E siamo alla quarta volta in gara a Sanremo, cui vanno aggiunte la co-conduzione del 2015 e le numerose presenze come superospite e ospite. Sono numeri da veterana. Emma, cantautrice da record (di vendite, di follower, di popolarità, di rappresentatività), a febbraio 2024 sarà di nuovo in gara, tredici anni dopo la prima volta. Ci sono carriere che dopo una prima fiammata si spengono. Ormai Emma non corre più quel rischio. È consolidata. Ha dimostrato di contenere immensità creative e reattive, di essere una persona che sa anche essere personaggio. Se il titolo della canzone con cui concorrerà a Sanremo rimane segreto ancora per qualche giorno, Emma rivela però in anteprima a Grazia che l’11 novembre 2024 terrà un concerto al Forum di Assago di Milano, per festeggiare con il suo pubblico la chiusura di Souvenir in da club. Questo tour di presentazione dell’album di inediti con cui Emma sta girando l’Italia è stato concepito per dare una dimensione più intima al rapporto con la musica e con il pubblico. Del resto, Souvenir è un album autobiografico, personale, pieno di canzoni che sono appunto ricordi e presenze che accompagnano ogni giorno la vita della cantautrice salentina. 

Emma, partiamo proprio dal suo tour, dal bacio assestato a un ragazzo del pubblico durante un concerto ai Magazzini Generali di Milano. Alcuni commentatori l’hanno rimproverata di molestia al contrario: “Se l’avesse fatto un uomo a una donna…” 

Pochi mesi fa, una ragazza ha cercato in maniera quasi violenta di palpare Damiano dei Måneskin, sempre durante un concerto. La stessa cosa è capitata a Blanco. Voglio dire che quello che conta è il modo in cui si fanno le cose.
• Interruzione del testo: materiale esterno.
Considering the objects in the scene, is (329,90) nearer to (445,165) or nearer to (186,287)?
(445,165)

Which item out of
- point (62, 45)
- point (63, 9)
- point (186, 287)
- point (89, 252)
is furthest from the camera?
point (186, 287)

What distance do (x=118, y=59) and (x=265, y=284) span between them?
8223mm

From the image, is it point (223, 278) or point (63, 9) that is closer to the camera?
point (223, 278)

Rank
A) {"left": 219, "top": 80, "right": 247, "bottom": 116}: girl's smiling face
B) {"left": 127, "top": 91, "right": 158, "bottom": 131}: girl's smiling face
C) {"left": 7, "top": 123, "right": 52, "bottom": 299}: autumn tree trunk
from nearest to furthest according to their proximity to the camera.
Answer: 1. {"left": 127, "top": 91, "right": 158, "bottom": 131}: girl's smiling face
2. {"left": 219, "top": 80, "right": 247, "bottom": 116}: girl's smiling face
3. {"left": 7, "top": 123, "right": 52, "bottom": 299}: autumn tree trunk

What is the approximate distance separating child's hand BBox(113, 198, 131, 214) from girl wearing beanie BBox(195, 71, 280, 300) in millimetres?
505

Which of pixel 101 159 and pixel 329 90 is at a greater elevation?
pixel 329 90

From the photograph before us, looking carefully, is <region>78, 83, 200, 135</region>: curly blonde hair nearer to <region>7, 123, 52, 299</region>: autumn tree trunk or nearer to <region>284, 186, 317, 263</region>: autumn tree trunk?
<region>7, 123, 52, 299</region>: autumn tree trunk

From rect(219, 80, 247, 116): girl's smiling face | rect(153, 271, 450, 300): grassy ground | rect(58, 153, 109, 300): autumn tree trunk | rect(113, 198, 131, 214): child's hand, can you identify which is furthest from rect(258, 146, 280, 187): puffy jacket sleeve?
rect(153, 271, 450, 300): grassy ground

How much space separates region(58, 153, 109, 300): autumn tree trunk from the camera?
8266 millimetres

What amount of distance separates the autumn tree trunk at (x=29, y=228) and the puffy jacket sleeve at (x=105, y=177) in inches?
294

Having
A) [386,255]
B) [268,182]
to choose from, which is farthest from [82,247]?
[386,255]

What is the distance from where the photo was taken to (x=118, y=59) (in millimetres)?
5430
Scendere in mezzo al mio pubblico, come sto facendo in questo tour, camminare tra di loro e baciare una persona a caso, come se avessi baciato tutti, con delicatezza e guardandosi occhi dentro gli occhi, mi sembra un gesto che dimostra la mia eterna fiducia negli altri. Altrimenti non scenderei da sola in mezzo alla gente, io non ho i bodyguard che mi proteggono, perché tanto, a proteggermi, è il pubblico. Quando bacio qualcuno è un modo per ringraziare, e l’altro giorno l’ho fatto con una ragazza. Se potessi bacerei tutti. Il mio è anche un messaggio di amore universale e di fiducia. E non credo proprio che chi ha ricevuto un mio bacio si sia sentito violato, molestato. 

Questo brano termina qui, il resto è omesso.